PROVIDED TEXT: Begin

He is definitely a cat with an attitude.
Long time readers know I have an old diabetic cat named Jake. He has been diabetic for several years. He’s 16 and in good health most of the time.
He’s my second sugar cat which is what they call diabetic cats. I knew the routine. Prior to his diagnosis, I couldn’t even pill him let alone give him shots and test his blood glucose.
After the diagnosis, things changed.
When Jake came to join the household, I always said that he wasn’t the sharpest knife in the drawer. It took him several years to figure out the front door and back door came into the same house.
Personally, I think he did this to keep my expectations of him low.
He has his idiosyncrasies which require more work for me. He is a meticulously clean cat – never dirty or stinky. He demands a clean litter box. He would prefer that no one use his litter box except him. Try telling the other cats that!
I clean those boxes twice a day. There is a punishment for not keeping it clean. He will hoist over the edge and piddle on the outside.
Of course he tells me his equipment is too big for the box but I think that’s what all males say.
He was diagnosed when he lost 25% of his weight in a couple of months. He also developed neuropathy in his back legs. That means they didn’t work and he would drag them along. It was heart-breaking to see.
With a heavy heart and a lighter pocketbook, we started insulin. Cats metabolize faster than people which is why they don’t get sick from bad food as frequently as we do. That also means that the shots were administered twice a day because the insulin metabolized faster too.
So….would he cooperate?
Somehow in his pea brain he knew something. He knew this was a good thing because he wasn’t feeling so chipper.
I had no trouble with the shots at all. Easy peasy. Lickety split.
Since they were given roughly 12 hours apart with breakfast and dinner I wasn’t inconvenienced. If we went out for dinner it was easy to adjust the timing. For vacation he gets boarded so I don’t worry at all.

PROVIDED TEXT: End

*EXERCISES*:
1/ In the post about Jake the diabetic cat, list the things the writer says they couldn't do for him before his diagnosis.
2/ In the post about Jake, replace "front door" with "kitchen door" and write out everything from "When Jake came" down to "the same house.".
3/ Continue the post about Jake the diabetic cat, starting after its last sentence.
The lines that follow come from a different source.

DATA FOR ANALYSIS: Begin

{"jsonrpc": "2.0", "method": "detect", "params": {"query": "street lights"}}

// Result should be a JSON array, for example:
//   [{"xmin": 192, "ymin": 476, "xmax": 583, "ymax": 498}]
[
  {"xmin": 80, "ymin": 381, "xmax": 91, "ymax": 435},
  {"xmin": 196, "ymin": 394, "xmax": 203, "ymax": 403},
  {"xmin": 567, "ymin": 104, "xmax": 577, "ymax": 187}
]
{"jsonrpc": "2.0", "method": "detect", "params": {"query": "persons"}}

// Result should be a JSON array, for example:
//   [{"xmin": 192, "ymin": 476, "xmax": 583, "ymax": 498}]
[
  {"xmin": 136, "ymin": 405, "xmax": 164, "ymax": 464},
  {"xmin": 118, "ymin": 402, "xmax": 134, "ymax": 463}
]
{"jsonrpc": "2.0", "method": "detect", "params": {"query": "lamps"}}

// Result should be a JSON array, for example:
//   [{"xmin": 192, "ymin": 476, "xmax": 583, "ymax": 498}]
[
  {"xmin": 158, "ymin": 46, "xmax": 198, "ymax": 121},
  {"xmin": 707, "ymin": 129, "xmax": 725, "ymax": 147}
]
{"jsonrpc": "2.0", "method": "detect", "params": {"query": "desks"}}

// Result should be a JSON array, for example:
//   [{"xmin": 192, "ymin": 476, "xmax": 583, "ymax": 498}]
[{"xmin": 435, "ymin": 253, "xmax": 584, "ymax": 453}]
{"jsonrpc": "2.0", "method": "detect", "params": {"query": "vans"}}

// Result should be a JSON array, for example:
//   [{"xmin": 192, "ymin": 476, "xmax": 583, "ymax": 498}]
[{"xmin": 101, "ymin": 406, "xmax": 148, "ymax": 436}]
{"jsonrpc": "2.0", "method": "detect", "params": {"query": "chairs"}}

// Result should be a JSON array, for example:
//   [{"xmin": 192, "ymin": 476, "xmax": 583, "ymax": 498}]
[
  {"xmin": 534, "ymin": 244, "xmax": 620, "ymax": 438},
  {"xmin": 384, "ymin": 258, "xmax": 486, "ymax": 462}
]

DATA FOR ANALYSIS: End

*EXPECTED RESULTS*:
1/
- Pill him
- Give him shots
- Test his blood glucose

2/
When Jake came to join the household, I always said that he wasn’t the sharpest knife in the drawer. It took him several years to figure out the kitchen door and back door came into the same house.

3/
It took a while to stabilize him and we discovered that he didn’t do so well on the cat insulin. Nope! Not my cat. He needed people insulin.
That would be Lantus — the expensive stuff. Whadda cat! Cha-ching, cha-ching!
Now many years later, it’s all rote. He even jumps up on the chair for the glucose test which I rarely need to do.
But what is most amazing (and this is what this post is really about) is that he can communicate how he feels.
I didn’t get it at first. I’ve had this cat a long time and I know his habits and reactions. He eats twice a day with maybe a nosh of hard kibble during happy hour. That’s it. He doesn’t beg for food. He doesn’t steal it off counters.
One day he is yelling his fool head off. I have no idea what’s going on. He’s stalking his empty dish. It’s not food time.
Suspecting that he knew something I didn’t, I checked his blood glucose which was 30. For anyone unfamiliar with the numbers, your glucose reading (same for cats) should be between 75 and 150. A little higher won’t hurt but when it plummets very low there are serious consequences which includes coma and death.
The little bugger was telling me he needed carbs to up his glucose and he needed them NOW. What a smart cat.
I have a diabetic friend who can regulate by how he feels so maybe this isn’t unusual….unless you are a cat who speaks very limited, highly accented English.